Tapi itu sejalan dengan keterangan polisi. Di KM 50, para anggota laskar masih hidup dan dibawa ke mobil polisi. Mereka baru memberontak setelah mobil berjalan beberapa kilometer.
Dengan kata lain, tidak ada sedikit pun data yang membuat penonton layak curiga dengan penjelasan polisi. Di dalam video ada pernyataan ayah laskar FPI yang menyatakan bahwa anaknya tidak bersalah.
Tapi itu kan hanya pernyataan? Tidak ada bukti baru yang menunjukkan dia tidak bersalah. Ada pendapat Usman Hamid dari Amnesty International yang mengatakan banyak kejanggalan.
Tapi itu pun hanya pernyataan yang sebatas pada opini. Pengadilan kasus KM 50 sudah selesai. Putusan MA merupakan putusan final penyelesaian perkara KM 50. Kasus KM 50 berpotensi diteruskan jika terdapat temuan bukti baru.
Masalahnya, apakah temuan Tempo merupakan temuan bukti baru? Film dokumenter Tempo mengungkap, ada versi-versi yang berbeda dari versi polisi, tentang penembakan 6 anggota FPI itu.
Namun, ini bukanlah hal baru.
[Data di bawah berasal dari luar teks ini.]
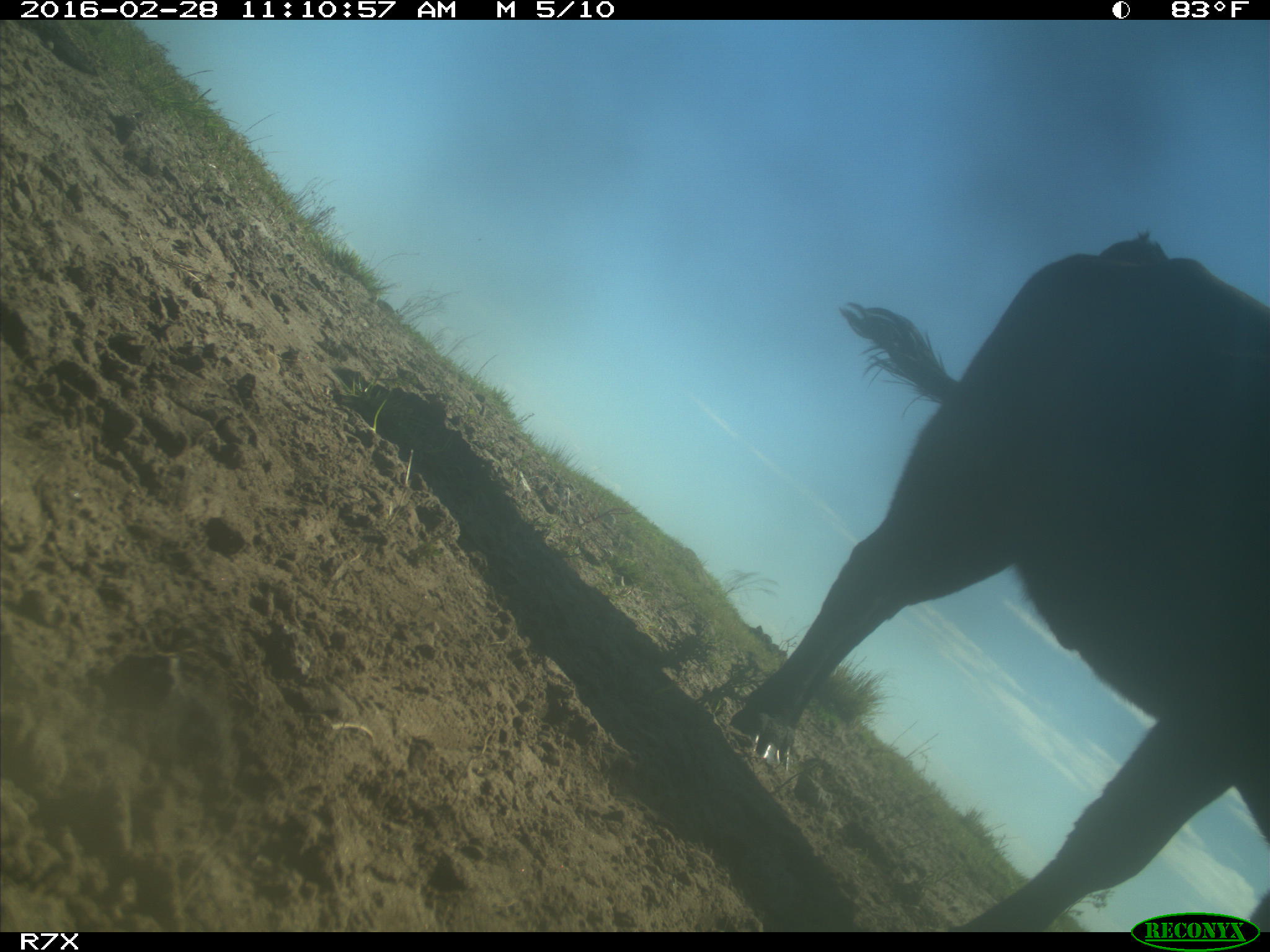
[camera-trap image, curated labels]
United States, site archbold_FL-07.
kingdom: Animalia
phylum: Chordata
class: Mammalia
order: Artiodactyla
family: Bovidae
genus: Bos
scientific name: Bos taurus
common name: domestic cow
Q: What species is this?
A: Bos taurus (domestic cow).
Sejak penyelidikan kasus Kilometer 50 ini, sudah diketahui adanya versi FPI, yang berbeda kontras dari versi polisi. Dalam dokumenter ini, Tempo misalnya juga mencoba melacak jejak linimasa dari telepon seluler milik Muhammad Reza.
Reza adalah pengawal Riziek dan anggota FPI yang tewas dalam kasus Kilometer 50. Menurut pelacakan Tempo, ada jejak linimasa yang terus bergerak dari tanggal 7 sampai 9 Desember 2020, sesudah Muhammad Reza tewas pada 7 Desember.
Tetapi pelacakan Tempo buntu sesampai di lokasi Vila Mega Mendung. Pemilik Vila mengatakan, tidak ada orang yang menginap pada tanggal itu. Jadi, hasil pelacakan Tempo tidak memberi bukti apa-apa. Satu-satunya hal yang diketahui adalah , setelah Reza tewas, telepon selulernya masih digunakan seseorang yang bergerak menuju Mega Mendung.
Siapakah orang itu? Bisa siapa saja. Tidak ada penjelasan yang memuaskan. Artinya tidak ada yang bisa disimpulkan secara tegas dari sana, kecuali sebatas spekulasi dan dugaan-dugaan.
Memang memprihatinkan. Media sebesar Tempo seharusnya bisa menyajikan laporan investigative yang lebih matang. Tapi yang sekarang tersaji, sebenarnya laporan yang masih belum jadi.